Toyota Center public address announcer Matt Thomas: "Usually when former Rockets come to town for the first time since leaving, I give them a positive introduction. It's up to the fans how to react."

James Harden spent eight seasons with the Rockets. He is a spectacular player who watched other NBA players engineer trades so they could compete for a title. Harden didn't think the Rockets were good enough, and he's right. So he wanted out. We've all been there, a job we didn't like for a company we didn't like, for a boss we didn't respect. Harden wanting to be traded is understandable. How he went about it was deplorable. He hurt his co-workers.

Houston will make Harden pay for his disrespectful departure. He has an upscale restaurant set to open here. The name of the steakhouse will be "13." Harden's business partners may want to change that number ... before the restaurant's telephone number is disconnected. There are plenty of other restaurants in Houston.
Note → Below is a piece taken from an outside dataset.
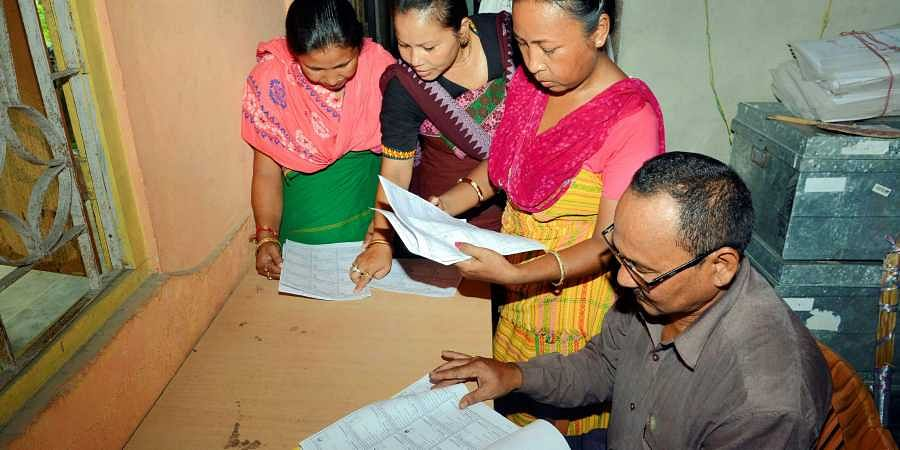 Bodo women check their names in the final list of National Register of Citizens NRC at an NRC Seva Kendra at Bagan Para in Baska district of Assam Monday September 2 2019.   PTI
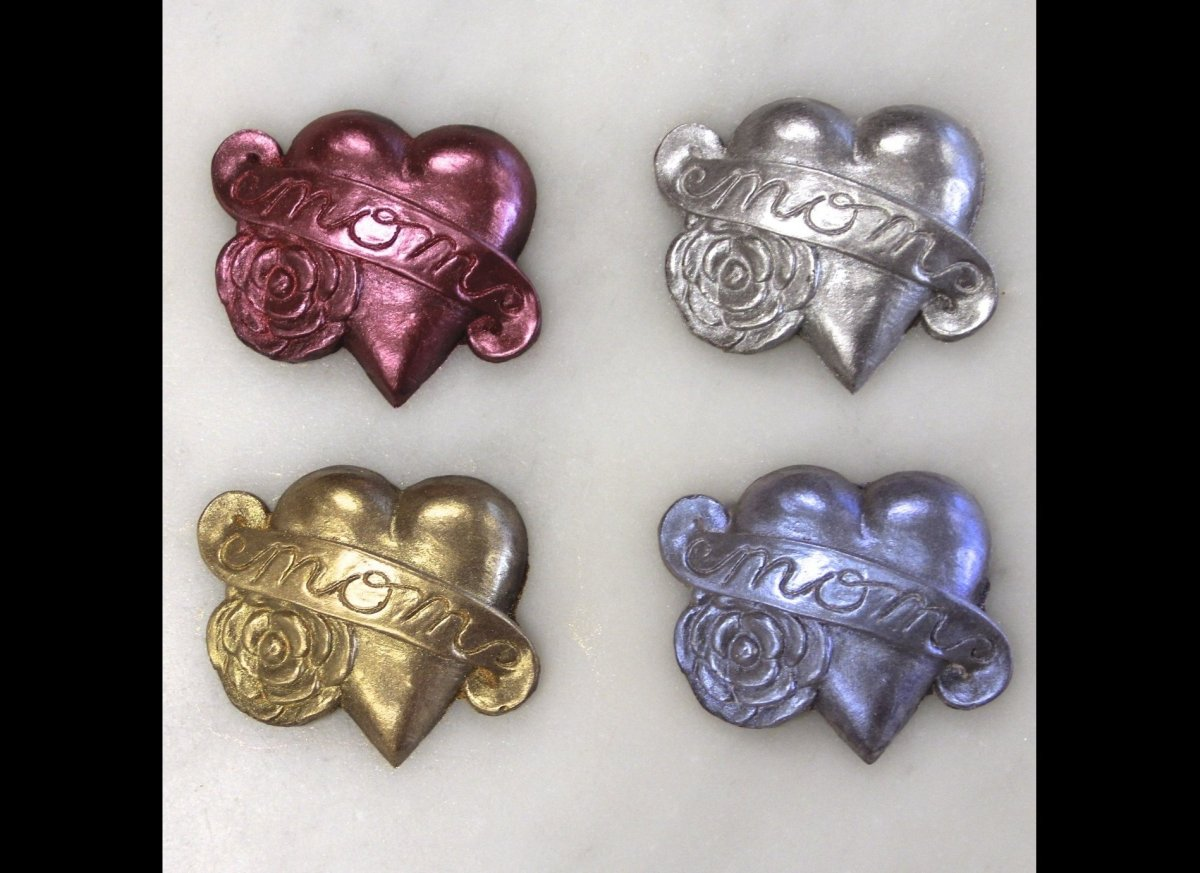 """<a href=""""http://almachocolate.com/products/icons/mom-tattoo-heart """" target=""""_hplink""""><strong>Alma """"Mom"""" Heart-Shaped Chocolat"""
Rich people who can afford steakhouse prices hold grudges.

Rockets fans searching for a silver lining say, "We got two decent players and a whole bunch of precious first-round picks" for a malcontent who would rather be anywhere (except maybe Sacramento) than Houston." Yes, a bunch of first-round picks does bode well for the future. Anywhere, except maybe Houston.

Houston's draft war room isn't the most successful operation in the NBA. Over the past decade prior to 2000, under the direction of general manager Daryl Morey, the Rockets made 16 draft picks. Not one of them is still in a Rockets uniform, many of them have sought employment outside of America, some outside of basketball. Among their first-round whiffs: Nikola Mirotic, Terrence Jones, Sam Dekker - all out of the league. Best of all, Royce White, who played three whole games in his NBA career and finished with a scoring average of 0.00 points per game.